Within this assignment, I evaluate scope, contents, searchability, authority, and overall quality of six reference resources demonstrating varying levels of prominence within archival professions: UK National Archives, Library of Congress Finding Aids, OCLC WorldCat, ArchiveGrid, Mountain West Digital Archive, and Online Archives of California. For the sake of consistency, I evaluate each database with the use of the same search string: “Spanish Flu” OR (“Influenza Epidemic” AND 1918). This assignment demonstrates my ability to both query and evaluate information retrieval systems.

CONCLUSION

IR systems present the models and interfaces by which digital information is inputted and outputted. They are constantly used by users and information professionals alike: for ready reference, in-depth consultations, and beyond. As such, it is essential that academic librarians demonstrate knowledge of the design principles behind these systems, understand the merits of specific IR systems relative to given types of information needs, and possess the skills and strategies required to navigate them efficiently, effectively, and comprehensively. I look forward to further professional experience in the field of academic librarianship, which will allow me to apply subscription databases and related IR systems within the context of research and instruction services.

REFERENCES

Ceri, S., Bozzon, A., Brambilla, M., Della Valle, E., Fraternali, P., & Quarteroni, S. (2013). Web information retrieval. Springer.

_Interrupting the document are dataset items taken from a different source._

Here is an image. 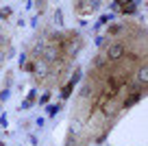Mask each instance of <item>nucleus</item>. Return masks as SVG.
I'll return each mask as SVG.
<instances>
[{"label": "nucleus", "mask_w": 148, "mask_h": 146, "mask_svg": "<svg viewBox=\"0 0 148 146\" xmlns=\"http://www.w3.org/2000/svg\"><path fill=\"white\" fill-rule=\"evenodd\" d=\"M118 7H122V11H124V13H133V11H135V5H133V2H124V5H118Z\"/></svg>", "instance_id": "nucleus-2"}, {"label": "nucleus", "mask_w": 148, "mask_h": 146, "mask_svg": "<svg viewBox=\"0 0 148 146\" xmlns=\"http://www.w3.org/2000/svg\"><path fill=\"white\" fill-rule=\"evenodd\" d=\"M146 79H148V70H146V65H142V70H139V83H146Z\"/></svg>", "instance_id": "nucleus-3"}, {"label": "nucleus", "mask_w": 148, "mask_h": 146, "mask_svg": "<svg viewBox=\"0 0 148 146\" xmlns=\"http://www.w3.org/2000/svg\"><path fill=\"white\" fill-rule=\"evenodd\" d=\"M122 52H124V46L122 44H111L109 50H107V55H109V59H120Z\"/></svg>", "instance_id": "nucleus-1"}]
</instances>
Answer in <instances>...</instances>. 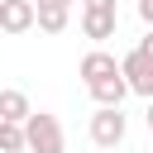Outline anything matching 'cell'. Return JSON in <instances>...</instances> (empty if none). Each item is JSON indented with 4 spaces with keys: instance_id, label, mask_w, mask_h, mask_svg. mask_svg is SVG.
I'll return each mask as SVG.
<instances>
[{
    "instance_id": "11",
    "label": "cell",
    "mask_w": 153,
    "mask_h": 153,
    "mask_svg": "<svg viewBox=\"0 0 153 153\" xmlns=\"http://www.w3.org/2000/svg\"><path fill=\"white\" fill-rule=\"evenodd\" d=\"M38 10H72V0H33Z\"/></svg>"
},
{
    "instance_id": "9",
    "label": "cell",
    "mask_w": 153,
    "mask_h": 153,
    "mask_svg": "<svg viewBox=\"0 0 153 153\" xmlns=\"http://www.w3.org/2000/svg\"><path fill=\"white\" fill-rule=\"evenodd\" d=\"M67 19H72V10H38V5H33V24H38L43 33H62Z\"/></svg>"
},
{
    "instance_id": "7",
    "label": "cell",
    "mask_w": 153,
    "mask_h": 153,
    "mask_svg": "<svg viewBox=\"0 0 153 153\" xmlns=\"http://www.w3.org/2000/svg\"><path fill=\"white\" fill-rule=\"evenodd\" d=\"M29 115H33L29 96H24V91H14V86H5V91H0V124H24Z\"/></svg>"
},
{
    "instance_id": "8",
    "label": "cell",
    "mask_w": 153,
    "mask_h": 153,
    "mask_svg": "<svg viewBox=\"0 0 153 153\" xmlns=\"http://www.w3.org/2000/svg\"><path fill=\"white\" fill-rule=\"evenodd\" d=\"M86 91H91L96 110H120V105H124V96H129L120 76H105V81H96V86H86Z\"/></svg>"
},
{
    "instance_id": "12",
    "label": "cell",
    "mask_w": 153,
    "mask_h": 153,
    "mask_svg": "<svg viewBox=\"0 0 153 153\" xmlns=\"http://www.w3.org/2000/svg\"><path fill=\"white\" fill-rule=\"evenodd\" d=\"M0 5H5V0H0Z\"/></svg>"
},
{
    "instance_id": "3",
    "label": "cell",
    "mask_w": 153,
    "mask_h": 153,
    "mask_svg": "<svg viewBox=\"0 0 153 153\" xmlns=\"http://www.w3.org/2000/svg\"><path fill=\"white\" fill-rule=\"evenodd\" d=\"M120 29V5L115 0H81V33L100 48L105 38H115Z\"/></svg>"
},
{
    "instance_id": "1",
    "label": "cell",
    "mask_w": 153,
    "mask_h": 153,
    "mask_svg": "<svg viewBox=\"0 0 153 153\" xmlns=\"http://www.w3.org/2000/svg\"><path fill=\"white\" fill-rule=\"evenodd\" d=\"M120 62V81H124V91H134V96H153V38H139L124 57H115Z\"/></svg>"
},
{
    "instance_id": "6",
    "label": "cell",
    "mask_w": 153,
    "mask_h": 153,
    "mask_svg": "<svg viewBox=\"0 0 153 153\" xmlns=\"http://www.w3.org/2000/svg\"><path fill=\"white\" fill-rule=\"evenodd\" d=\"M33 29V0H5L0 5V33H29Z\"/></svg>"
},
{
    "instance_id": "2",
    "label": "cell",
    "mask_w": 153,
    "mask_h": 153,
    "mask_svg": "<svg viewBox=\"0 0 153 153\" xmlns=\"http://www.w3.org/2000/svg\"><path fill=\"white\" fill-rule=\"evenodd\" d=\"M19 129H24V153H62L67 148V134H62L57 115H48V110H33Z\"/></svg>"
},
{
    "instance_id": "5",
    "label": "cell",
    "mask_w": 153,
    "mask_h": 153,
    "mask_svg": "<svg viewBox=\"0 0 153 153\" xmlns=\"http://www.w3.org/2000/svg\"><path fill=\"white\" fill-rule=\"evenodd\" d=\"M81 81L86 86H96V81H105V76H120V62H115V53H105V48H91L86 57H81Z\"/></svg>"
},
{
    "instance_id": "4",
    "label": "cell",
    "mask_w": 153,
    "mask_h": 153,
    "mask_svg": "<svg viewBox=\"0 0 153 153\" xmlns=\"http://www.w3.org/2000/svg\"><path fill=\"white\" fill-rule=\"evenodd\" d=\"M129 134V115L124 110H96L91 115V143L96 148H120Z\"/></svg>"
},
{
    "instance_id": "10",
    "label": "cell",
    "mask_w": 153,
    "mask_h": 153,
    "mask_svg": "<svg viewBox=\"0 0 153 153\" xmlns=\"http://www.w3.org/2000/svg\"><path fill=\"white\" fill-rule=\"evenodd\" d=\"M0 153H24V129L19 124H0Z\"/></svg>"
}]
</instances>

Krug, S. (2014). Don’t make me think: A common sense approach to web usability. New Riders.

Mann, T. (2008). The Peloponnesian War and the future of reference, cataloging, and scholarship in research libraries. Journal of Library Metadata, 8(1), 53-100. https://doi.org/10.1300/J517v08n01_06

Mann, T. (2015). The Oxford guide to library research (4th ed.). Oxford University Press.

Weedman, J. (2019a). Designing for search. In V. M. Tucker (Ed.), Information Retrieval System Design: Principles & Practice (6th ed., pp. 118-139). AcademicPub.

Weedman, J. (2019b). Information retrieval: Designing, querying, and evaluating information systems. In V. M. Tucker (Ed.), Information Retrieval System Design: Principles & Practice (6th ed., pp. 6-20). AcademicPub.

Weedman, J. (2019c). User research. In V. M. Tucker (Ed.), Information Retrieval System Design: Principles & Practice (6th ed., pp. 251-261). AcademicPub.